The vascular variants that are of surgical importance include variants of the hepatic vein also: (1) An accessory RHV occurs in 52.5% of patients; (2) two accessory hepatic veins in 12%; (3) an accessory vein draining the caudate lobe in 12%; (4) an accessory inferior RHV; and (5) early branching of the vein that drains the right superoanterior segment (segment VIII) into the MHV.
Significant hepatic venous variants affecting both donors and recipients are seen in approximately 30% of patients, thus presenting a problem for the surgeon, and may result in a modification of the hepatectomy plane.
CTA may slightly be favourable in hepatic vascular disorders due to being time saving in critically ill patients with distended abdomen and pain. For a complete mapping of the hepatic vasculature, CT scan is preferable to other imaging modalities. Correct diagnosis and proper intervention are crucial for appropriate clinical management. CTA is an effective, high-resolution, noninvasive imaging technique that demonstrates the presence of vascular pathology, with a direct impact on treatment decisions including patient selection for surgical management.

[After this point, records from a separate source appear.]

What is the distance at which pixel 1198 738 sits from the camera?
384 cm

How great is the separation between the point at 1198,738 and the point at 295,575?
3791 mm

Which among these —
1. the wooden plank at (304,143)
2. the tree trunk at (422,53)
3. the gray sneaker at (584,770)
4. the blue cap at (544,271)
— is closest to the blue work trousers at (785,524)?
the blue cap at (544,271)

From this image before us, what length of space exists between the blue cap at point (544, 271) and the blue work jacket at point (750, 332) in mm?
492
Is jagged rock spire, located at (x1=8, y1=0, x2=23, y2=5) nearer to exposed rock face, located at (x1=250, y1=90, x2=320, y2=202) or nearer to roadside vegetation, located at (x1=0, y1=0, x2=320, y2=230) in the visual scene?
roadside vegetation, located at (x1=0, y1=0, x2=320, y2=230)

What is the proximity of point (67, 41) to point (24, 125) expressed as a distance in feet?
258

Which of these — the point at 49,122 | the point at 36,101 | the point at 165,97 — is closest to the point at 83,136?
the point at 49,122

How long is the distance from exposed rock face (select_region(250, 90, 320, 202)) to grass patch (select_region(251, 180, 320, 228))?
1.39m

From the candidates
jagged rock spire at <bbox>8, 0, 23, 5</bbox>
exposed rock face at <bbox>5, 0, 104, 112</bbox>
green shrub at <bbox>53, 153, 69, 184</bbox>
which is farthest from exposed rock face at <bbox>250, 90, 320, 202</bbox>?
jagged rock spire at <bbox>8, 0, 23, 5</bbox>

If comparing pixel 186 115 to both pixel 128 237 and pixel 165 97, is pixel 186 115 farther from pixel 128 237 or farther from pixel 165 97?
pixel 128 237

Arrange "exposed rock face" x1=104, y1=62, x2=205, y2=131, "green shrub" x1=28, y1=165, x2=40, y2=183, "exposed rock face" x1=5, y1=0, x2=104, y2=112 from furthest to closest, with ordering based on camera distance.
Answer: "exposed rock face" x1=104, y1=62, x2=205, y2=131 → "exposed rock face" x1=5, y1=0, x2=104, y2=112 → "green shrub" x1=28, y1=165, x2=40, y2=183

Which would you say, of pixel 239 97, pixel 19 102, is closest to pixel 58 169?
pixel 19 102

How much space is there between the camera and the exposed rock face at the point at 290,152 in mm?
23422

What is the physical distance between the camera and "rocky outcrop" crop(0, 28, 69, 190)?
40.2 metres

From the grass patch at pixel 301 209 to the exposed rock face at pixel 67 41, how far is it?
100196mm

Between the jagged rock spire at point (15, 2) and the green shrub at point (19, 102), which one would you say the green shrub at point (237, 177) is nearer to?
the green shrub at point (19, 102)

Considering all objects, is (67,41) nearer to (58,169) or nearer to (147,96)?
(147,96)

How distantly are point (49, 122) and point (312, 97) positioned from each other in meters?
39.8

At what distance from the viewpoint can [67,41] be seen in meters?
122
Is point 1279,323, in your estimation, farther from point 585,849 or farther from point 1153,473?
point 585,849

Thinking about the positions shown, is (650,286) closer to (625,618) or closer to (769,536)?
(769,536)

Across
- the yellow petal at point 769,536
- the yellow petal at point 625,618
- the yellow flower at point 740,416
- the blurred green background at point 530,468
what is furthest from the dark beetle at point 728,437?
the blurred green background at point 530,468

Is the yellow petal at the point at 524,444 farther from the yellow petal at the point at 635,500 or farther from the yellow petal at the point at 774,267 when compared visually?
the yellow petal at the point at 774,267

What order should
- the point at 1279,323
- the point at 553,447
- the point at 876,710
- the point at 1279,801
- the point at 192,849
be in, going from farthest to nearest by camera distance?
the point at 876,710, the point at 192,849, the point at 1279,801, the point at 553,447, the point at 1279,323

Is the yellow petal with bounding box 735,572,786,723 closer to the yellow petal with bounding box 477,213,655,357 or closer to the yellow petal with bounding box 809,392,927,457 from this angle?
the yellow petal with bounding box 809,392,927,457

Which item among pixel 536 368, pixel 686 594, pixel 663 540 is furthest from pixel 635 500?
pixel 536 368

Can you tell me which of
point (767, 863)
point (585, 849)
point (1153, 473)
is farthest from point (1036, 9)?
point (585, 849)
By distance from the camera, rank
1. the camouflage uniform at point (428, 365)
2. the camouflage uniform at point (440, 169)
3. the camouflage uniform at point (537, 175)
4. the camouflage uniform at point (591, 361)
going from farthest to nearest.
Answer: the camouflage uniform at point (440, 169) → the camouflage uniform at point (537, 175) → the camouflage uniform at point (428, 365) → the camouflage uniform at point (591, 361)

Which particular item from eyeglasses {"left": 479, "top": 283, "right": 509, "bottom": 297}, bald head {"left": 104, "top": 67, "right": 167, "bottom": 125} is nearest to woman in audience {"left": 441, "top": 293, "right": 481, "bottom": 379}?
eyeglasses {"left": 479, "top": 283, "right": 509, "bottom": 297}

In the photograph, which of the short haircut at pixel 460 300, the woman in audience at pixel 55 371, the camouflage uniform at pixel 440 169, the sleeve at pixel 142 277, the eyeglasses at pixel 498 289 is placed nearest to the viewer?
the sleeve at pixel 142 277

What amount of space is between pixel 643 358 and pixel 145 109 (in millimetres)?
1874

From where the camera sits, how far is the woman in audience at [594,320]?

Also, the objective of vascular imaging in patients with liver neoplasms is to provide a vascular map for understanding the relationship of the tumor to adjacent vessels, which is needed for tumor resection that includes a peripheral tumor-free margin. Multiplanar reformation and 3D reconstruction are very helpful in demonstrating the relationship of liver tumors to the hepatic veins and inferior vena cava. Awareness of the imaging findings of hepatic vascularization is crucial for the correct diagnosis and optimization of the treatment to avoid complications.
Provenance and peer review: Invited article; Externally peer reviewed.